Arbenz trat an die Balustrade, legte beide Hände auf den kühlen Stein, blickte hinab über die Dächer der meist einstöckigen Häuser. Dreihunderttausend Menschen wohnten darin; doch die ganze Stadt war finster. Das stimmte ihn froh. Seine Regierung hatte gegen Mittag den Ausnahmezustand verhängt, Menschenansammlungen verbieten, alle Privatkraftwagen und Benzinvorräte beschlagnahmen und die Verdunklung anordnen lassen. Obwohl inzwischen aus den Banditenflugzeugen Zettel herabgeregnet waren, die alle "freiheitliebenden Guatemalteken" dazu aufriefen, ihre Sympathie für Aramas dadurch zu bekunden, dass sie ihre Fenster hell erleuchteten ("Wo wir Licht sehen, werfen wir keine Bomben!"), wurde die Verdunklungsvorschrift ausnahmslos befolgt. Er sah es jetzt selbst: das Volk hielt zu ihm; mit seiner geringen Streitmacht hätte er keinen Gehorsam erzwingen können.

Der Präsident atmete tief die kühle Nachtluft. Es war soweit, der große Kampf hatte begonnen; er musste ihn führen, und er hatte die Kraft dazu. Jacobo Arbenz war ein einundvierzigjähriger Mann von stattlicher Figur, mit gewölbter Stirn und straff zurückgebürstetem Haar, mit eher deutschen als spanischen Gesichtszügen. Sein Vater, ein Schweizer Apotheker, war um die Jahrhundertwende eingewandert und hatte eine Guatemaltekin geheiratet. Jacobo Arbenz wurde in den dreißiger Jahren Armeeoffizier.
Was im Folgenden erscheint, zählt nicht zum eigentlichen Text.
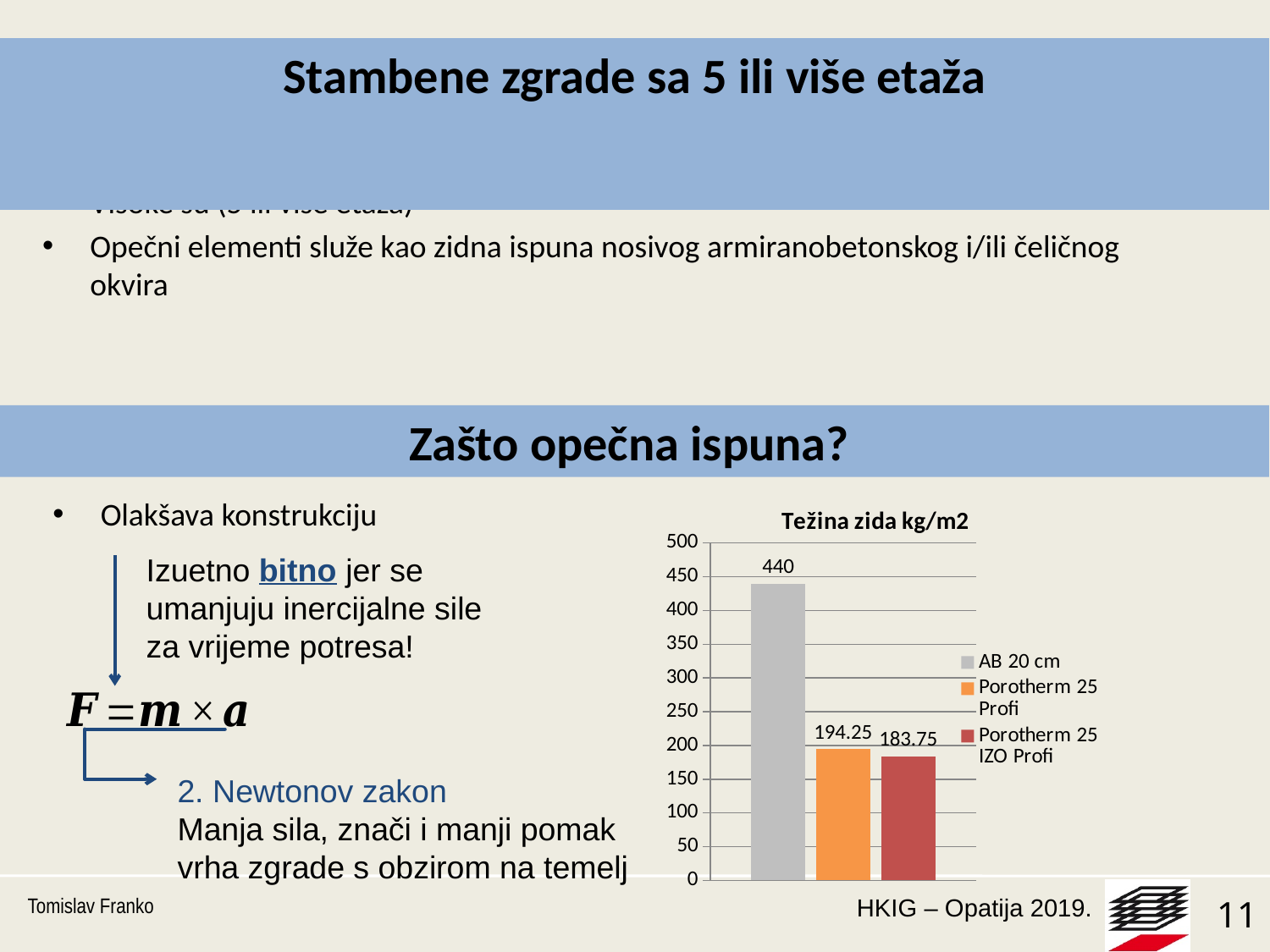
What is the difference between the values for Porotherm 25 Profi and Porotherm 25 IZO Profi? 10.5 What is the value for Porotherm 25 IZO Profi in the chart? 183.75 Which is larger, the value for AB 20 cm or the value for Porotherm 25 IZO Profi? AB 20 cm Which series has the highest value in the chart? AB 20 cm Which series has the lowest value in the chart? Porotherm 25 IZO Profi What is the difference between the values for AB 20 cm and Porotherm 25 Profi? 245.75 What is the value for Porotherm 25 Profi in the chart? 194.25 What is the value for AB 20 cm in the chart? 440 What is the title of the chart? Težina zida kg/m2 What kind of chart is shown on the slide? bar chart How many series does the chart legend list? 3 Is the value for AB 20 cm greater or less than 400? greater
Er war Major, als das Volk im Mai 1944, von vaterlandsliebenden Offizieren gleich ihm geführt, den faschistischen Diktator Jorge Ubico aus dem Lande jagte, der zehn Prozent des gesamten Bodens und alle Rechte der Nation an den amerikanischen Bananentrust verschachert hatte. Und der neue Präsident, ein liberaler Professor namens Arévalo, machte ihn wegen seiner Tüchtigkeit zum Kriegsminister.